Hmm...what else? Well, assuming I can go slightly off-topic and talk about mechanics rather than a specific game, I hate shooters with ridiculous amounts of recoil. Yanno, a real world M16 in the hands of a real world US Soldier puts more than 1-out-of-30 bullets on target. Probably at least 1 per burst, i.e. 1 out of every 3. This is because, when you burst fire a gun, especially shoulder firing it, IT DOES NOT JUMP THAT MUCH! I know in many games you're just "firing from the hip" but this logic breaks pretty badly when I am staring down the sights and the gun still jumps just as much. How can this be? Am I supposed to have decapitated myself and I am using my left hand to hold my head down on the gun at my hip or something?
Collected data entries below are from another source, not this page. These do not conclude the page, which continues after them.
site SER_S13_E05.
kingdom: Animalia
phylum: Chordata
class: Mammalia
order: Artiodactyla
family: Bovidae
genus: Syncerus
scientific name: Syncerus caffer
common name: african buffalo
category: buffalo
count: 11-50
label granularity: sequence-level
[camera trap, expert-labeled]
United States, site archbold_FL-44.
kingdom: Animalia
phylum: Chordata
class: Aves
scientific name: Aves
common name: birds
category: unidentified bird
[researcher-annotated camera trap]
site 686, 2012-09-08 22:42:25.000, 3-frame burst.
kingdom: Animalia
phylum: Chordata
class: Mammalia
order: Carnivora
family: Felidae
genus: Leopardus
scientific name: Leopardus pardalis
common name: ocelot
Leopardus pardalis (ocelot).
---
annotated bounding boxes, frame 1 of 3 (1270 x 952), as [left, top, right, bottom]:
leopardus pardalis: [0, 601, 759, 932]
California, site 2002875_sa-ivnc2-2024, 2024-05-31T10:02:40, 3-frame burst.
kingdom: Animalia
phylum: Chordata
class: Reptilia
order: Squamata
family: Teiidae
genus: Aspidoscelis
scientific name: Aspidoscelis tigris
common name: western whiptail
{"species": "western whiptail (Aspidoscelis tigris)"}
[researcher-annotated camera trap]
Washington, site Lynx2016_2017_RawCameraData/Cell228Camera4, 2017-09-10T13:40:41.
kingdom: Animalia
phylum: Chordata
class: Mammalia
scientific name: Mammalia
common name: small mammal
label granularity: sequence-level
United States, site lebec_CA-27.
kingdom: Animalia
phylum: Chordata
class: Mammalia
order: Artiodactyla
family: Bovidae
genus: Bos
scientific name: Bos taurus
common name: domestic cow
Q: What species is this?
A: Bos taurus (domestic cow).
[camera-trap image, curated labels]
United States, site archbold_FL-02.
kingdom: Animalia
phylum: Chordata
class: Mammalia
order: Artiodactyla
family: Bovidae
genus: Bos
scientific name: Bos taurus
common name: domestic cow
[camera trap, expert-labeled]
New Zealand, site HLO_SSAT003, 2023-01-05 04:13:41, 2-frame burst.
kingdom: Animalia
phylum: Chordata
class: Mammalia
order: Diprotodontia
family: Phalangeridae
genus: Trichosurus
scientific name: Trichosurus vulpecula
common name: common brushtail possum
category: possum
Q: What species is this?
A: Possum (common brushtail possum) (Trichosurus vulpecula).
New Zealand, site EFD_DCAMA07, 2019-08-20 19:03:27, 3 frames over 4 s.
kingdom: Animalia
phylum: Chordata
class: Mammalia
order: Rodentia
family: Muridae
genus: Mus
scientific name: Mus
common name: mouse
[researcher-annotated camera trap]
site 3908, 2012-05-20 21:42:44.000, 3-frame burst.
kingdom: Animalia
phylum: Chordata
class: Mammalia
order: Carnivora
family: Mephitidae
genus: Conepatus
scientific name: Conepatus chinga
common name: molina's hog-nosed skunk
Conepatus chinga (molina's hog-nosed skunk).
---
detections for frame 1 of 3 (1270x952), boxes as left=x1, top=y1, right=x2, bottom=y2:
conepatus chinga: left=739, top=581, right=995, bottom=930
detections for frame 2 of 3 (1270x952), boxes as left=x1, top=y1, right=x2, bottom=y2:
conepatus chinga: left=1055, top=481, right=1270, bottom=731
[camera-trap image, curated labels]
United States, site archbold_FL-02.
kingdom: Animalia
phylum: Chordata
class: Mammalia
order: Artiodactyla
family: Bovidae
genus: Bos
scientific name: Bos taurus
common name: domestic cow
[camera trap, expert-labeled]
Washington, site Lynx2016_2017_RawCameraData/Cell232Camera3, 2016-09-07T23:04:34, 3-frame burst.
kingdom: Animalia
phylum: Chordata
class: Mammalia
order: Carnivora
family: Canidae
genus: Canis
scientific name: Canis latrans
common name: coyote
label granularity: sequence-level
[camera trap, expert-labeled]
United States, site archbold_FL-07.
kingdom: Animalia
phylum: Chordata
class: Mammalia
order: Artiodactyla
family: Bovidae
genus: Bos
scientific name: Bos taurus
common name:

Also, I hate inaccurate difficulty. Don't confuse this with unrealistic difficulty. I'm playing a video game. I EXPECT that I will be able (provided the setting of the game matches this) to take 20 bullets to the face and survive, provided I use medkits or stim paks or medi-gel or just sit down behind a wall for 20 seconds. I'm not saying I want each and every bullet to have the same 50%+ chance of being totally lethal it has in real life. However, I want "easy" to be a damn cakewalk, I want "hard" to make me want to bash my own head in (but fail because someone else already has), and I want "medium/normal" to be dead center in between. I don't understand why this is so hard. There are days when I want a real challenge. There are other days when I just want to click mindlessly and watch my enemies heads split wide open. Then, there are days when I feel like working for my head splitting a little bit. Creating 3 difficulty settings that really, truly are different is not...well...difficult. I know this, because I have played games where there really IS a difference. Sadly, they are the exception rather than the rule.
So...I guess that's it. I feel sated now.